Tuesday, May 31, 2016

My Year With Proust - Day 157

"Wholly occupied with what her companions were saying, had she seen me - this young girl in the polo-cap pulled down very low over his forehead - at the moment in which the dark ray emanating from her eyes had fallen on me?  If she had seen me, what could I have represented to her?  From the depths of what universe did she discern me?
   "If we thought that the eyes of such a girl were merely two glittering sequins of mica, we should not be athirst to know her and to unite her life to ours.  But we sense that what shines in those reflecting discs is not solely to their material composition; that it is, unknown to us, the dark shadows of the ideas that that person cherishes about the people and places she knows - the turf of race-courses, the sand of cycling tracks over which, pedalling on past fields and woods, she would have drawn me after her, that little peri, more seductive to me than she of the Persian paradise - the shadows, too, of the home to which she will presently return, of the plans that she is forming or that others had formed for her; and above all that it is she, with her desires, her sympathies, her revulsions, her obscure and incessant will.  I knew that I should never possess this young cyclist if I did not possess also what was in her eyes.  And it was consequently her whole life that filled me with desire; a sorrowful desire because I felt that it was not to be fulfilled, but exhilarating because, what had hitherto been my life having ceased of a sudden to be my whole life, being no more now than a small part of the space stretching out before me which I was burning to cover and which was composed of the lives of these girls, offered me that prolongation, that possible multiplication of oneself which is happiness."
Marcel Proust, Within a Budding Grove, pp. 851-852

Proust continues his dialogue about the perception and reality of beauty.  In this specific case he become captivated by the young cyclist (who would eventually lead him into a larger circle of young women, including Albertine, that he would refer to as "the tribe", initially an "inaccessible, unknown world"). We'll learn more about "the tribe" later.  I think it is fascinating that he concludes, "I knew that I should never possess this young cyclist if I did not possess also what was in her eyes."  In classic Proustian fashion he immediately delves deeply.  There has never been a point so far in the work where he leaves his description of a woman, even one he loved, on the purely physical or carnal level.  One wonders if this is just because of his own personal decorum or the literary standards of his age or maybe his own homosexuality.  Is he able to speak so philosophically and eloquently about these women because he is not actually physically drawn to them?  Or maybe he exists more as a thinking and feeling entity than as a physical entity.  He proposes, "And it was consequently her whole life that filled me with desire; a sorrowful desire because I felt that it was not to be fulfilled."  Was it a sorrowful desire not because he might not know the girl, but rather that he was incapable of knowing her - and yet in not knowing her on a physical or surface level he was able to know her, or at least what she represented, on a much deeper level?
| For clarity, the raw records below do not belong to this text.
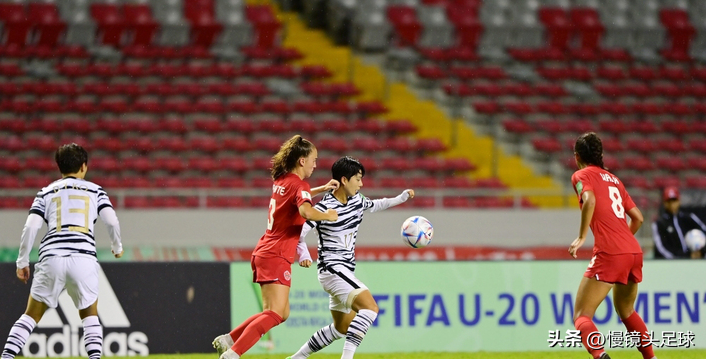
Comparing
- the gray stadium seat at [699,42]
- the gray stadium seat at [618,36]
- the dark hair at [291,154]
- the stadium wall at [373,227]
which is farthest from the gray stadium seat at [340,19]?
the dark hair at [291,154]

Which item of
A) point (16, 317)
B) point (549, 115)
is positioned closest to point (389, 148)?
point (549, 115)

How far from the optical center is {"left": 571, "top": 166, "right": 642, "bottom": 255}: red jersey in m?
7.17

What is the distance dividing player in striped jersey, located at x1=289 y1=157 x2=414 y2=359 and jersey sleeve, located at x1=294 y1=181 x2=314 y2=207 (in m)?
0.25

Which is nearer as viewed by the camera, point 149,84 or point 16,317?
point 16,317

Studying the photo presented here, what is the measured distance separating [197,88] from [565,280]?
11.3m

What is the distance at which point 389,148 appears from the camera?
18.8m

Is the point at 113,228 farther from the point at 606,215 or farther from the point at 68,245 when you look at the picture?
the point at 606,215

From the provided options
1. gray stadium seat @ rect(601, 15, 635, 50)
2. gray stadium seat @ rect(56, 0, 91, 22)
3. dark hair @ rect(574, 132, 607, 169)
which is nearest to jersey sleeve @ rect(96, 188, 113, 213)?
dark hair @ rect(574, 132, 607, 169)

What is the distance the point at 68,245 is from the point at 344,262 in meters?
2.08

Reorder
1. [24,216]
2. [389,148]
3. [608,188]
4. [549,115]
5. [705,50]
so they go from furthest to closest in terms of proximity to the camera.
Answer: [705,50] < [549,115] < [389,148] < [24,216] < [608,188]

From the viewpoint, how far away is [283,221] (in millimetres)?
7246

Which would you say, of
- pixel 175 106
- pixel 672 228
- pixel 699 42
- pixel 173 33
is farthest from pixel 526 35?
pixel 672 228

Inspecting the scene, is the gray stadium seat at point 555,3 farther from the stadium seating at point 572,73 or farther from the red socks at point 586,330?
the red socks at point 586,330

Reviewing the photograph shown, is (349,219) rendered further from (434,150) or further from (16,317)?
(434,150)
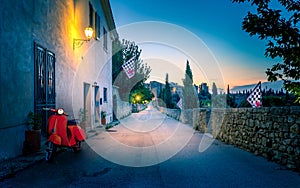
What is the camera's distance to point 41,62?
A: 28.8 ft

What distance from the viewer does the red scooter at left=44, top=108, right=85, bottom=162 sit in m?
6.68

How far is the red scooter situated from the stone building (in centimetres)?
87

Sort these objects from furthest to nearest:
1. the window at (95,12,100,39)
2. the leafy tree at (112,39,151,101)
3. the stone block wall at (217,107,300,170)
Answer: the leafy tree at (112,39,151,101) < the window at (95,12,100,39) < the stone block wall at (217,107,300,170)

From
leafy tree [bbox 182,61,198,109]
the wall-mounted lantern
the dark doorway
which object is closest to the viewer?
the dark doorway

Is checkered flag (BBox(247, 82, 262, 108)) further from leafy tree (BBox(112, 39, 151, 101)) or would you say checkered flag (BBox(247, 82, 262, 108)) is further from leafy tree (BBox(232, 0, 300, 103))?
leafy tree (BBox(112, 39, 151, 101))

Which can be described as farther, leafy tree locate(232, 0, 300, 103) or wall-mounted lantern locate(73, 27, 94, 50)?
wall-mounted lantern locate(73, 27, 94, 50)

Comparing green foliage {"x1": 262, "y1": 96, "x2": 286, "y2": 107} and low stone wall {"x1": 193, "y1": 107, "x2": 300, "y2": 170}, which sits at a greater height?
green foliage {"x1": 262, "y1": 96, "x2": 286, "y2": 107}

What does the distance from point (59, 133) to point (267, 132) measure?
5.18 meters

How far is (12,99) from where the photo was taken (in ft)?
22.2

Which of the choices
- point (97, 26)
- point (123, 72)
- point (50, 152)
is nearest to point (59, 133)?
point (50, 152)

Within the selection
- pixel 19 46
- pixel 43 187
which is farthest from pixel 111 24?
pixel 43 187

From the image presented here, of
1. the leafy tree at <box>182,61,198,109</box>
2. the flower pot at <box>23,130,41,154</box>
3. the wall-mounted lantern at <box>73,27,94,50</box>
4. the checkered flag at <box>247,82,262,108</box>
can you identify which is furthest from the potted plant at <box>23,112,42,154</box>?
the leafy tree at <box>182,61,198,109</box>

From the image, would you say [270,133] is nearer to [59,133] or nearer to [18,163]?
[59,133]

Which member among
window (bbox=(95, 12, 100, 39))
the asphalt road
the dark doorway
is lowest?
the asphalt road
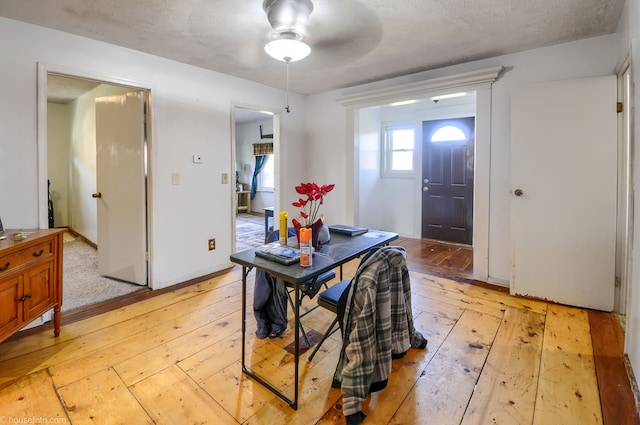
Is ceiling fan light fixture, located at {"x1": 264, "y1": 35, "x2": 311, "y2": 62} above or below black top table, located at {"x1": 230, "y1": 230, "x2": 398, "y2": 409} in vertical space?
above

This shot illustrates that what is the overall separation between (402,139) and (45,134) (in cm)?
476

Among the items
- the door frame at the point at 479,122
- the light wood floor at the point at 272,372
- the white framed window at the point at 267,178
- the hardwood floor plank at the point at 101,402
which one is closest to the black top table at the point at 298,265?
the light wood floor at the point at 272,372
Finally, he does throw in one interesting qualifier about the cyclist:

   "I had looked so closely at the dark cyclist with the bright eyes that she seemed to notice my attention, and said to the tallest of the girls something that I could not near but that made her laugh.  Truth to tell, this dark-haired one was not the one who attracted me most, simply because she was dark and because (since the day on which, from the little path by Tansonville, I had seen Gilberte) a girl with reddish hair and a golden skin had remained for me the inaccessible ideal." 

Clearly, following my well-documented love of dark European actresses with terrible secrets, I would have fallen for the initial cyclist.  I wonder if we are imprinted by our seeming default setting for beauty by the mere happenstance of the first woman who beguiles us with love or lust?  Although even this is impact by a number of factors.  Proust is forever drawn toward women "with reddish hair and a golden skin," but also asks himself, "But had I not loved Gilberte herself principally because she had appeared to me haloed with that aureole of being the friend of Bergotte, of going to look at cathedrals with him?" So, Proust had loved Gilberte because of her association with a writer he loved, but then became the paradigm for physical beauty.  I guess as part of this self-reflection I should try and figure out why I am drawn to DEAWTS, which is clearly still prevalent as I spent all Memorial Day happily engaged in a protracted Juliette Binoche film marathon.